An exact restatement of the data below, with the pictures removed, is the required answer.

═══

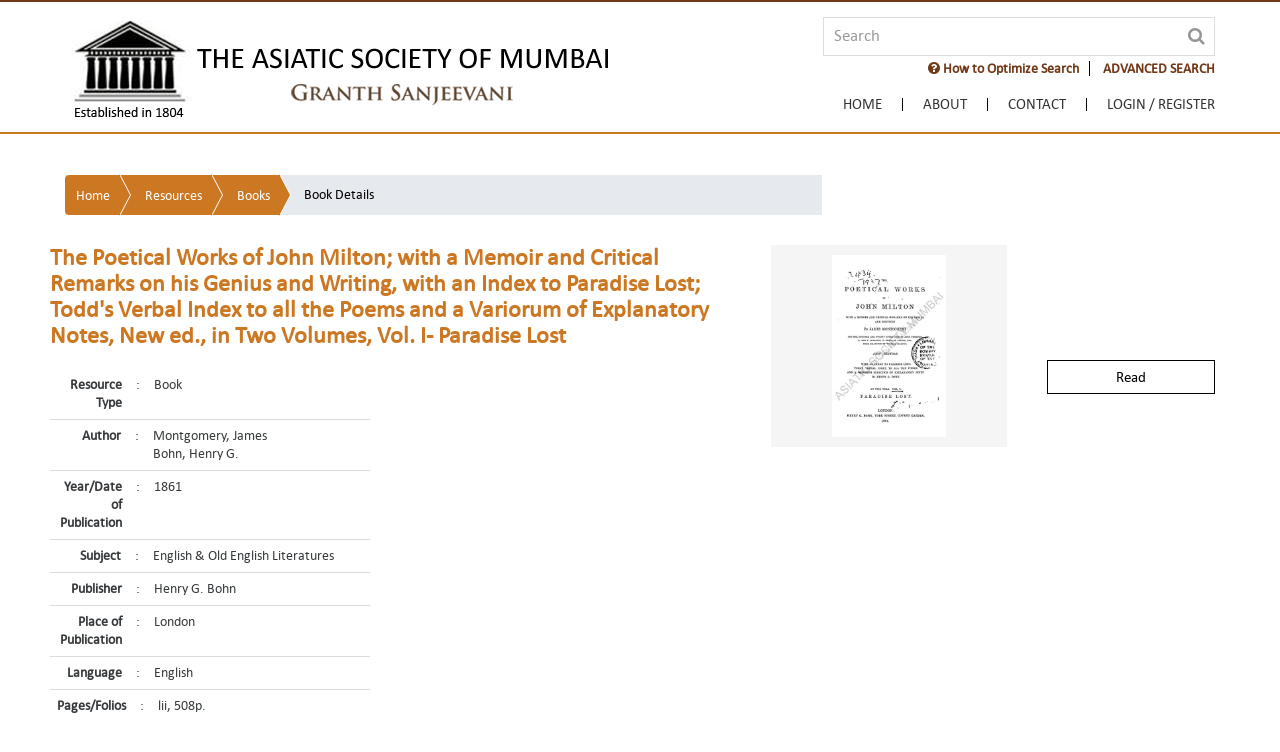

--- FILE ---
content_type: text/plain
request_url: https://granthsanjeevani.com/jspui/JavaScriptServlet
body_size: 62
content:
key_rqpmafg:5Z0K-K680-LS4O-LU9R-EXM3-ICSA-3CMB-32GN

═══

### Answer space
--- FILE ---
content_type: text/plain
request_url: https://granthsanjeevani.com/jspui/JavaScriptServlet
body_size: 62
content:
key_rqpmafg:5Z0K-K680-LS4O-LU9R-EXM3-ICSA-3CMB-32GN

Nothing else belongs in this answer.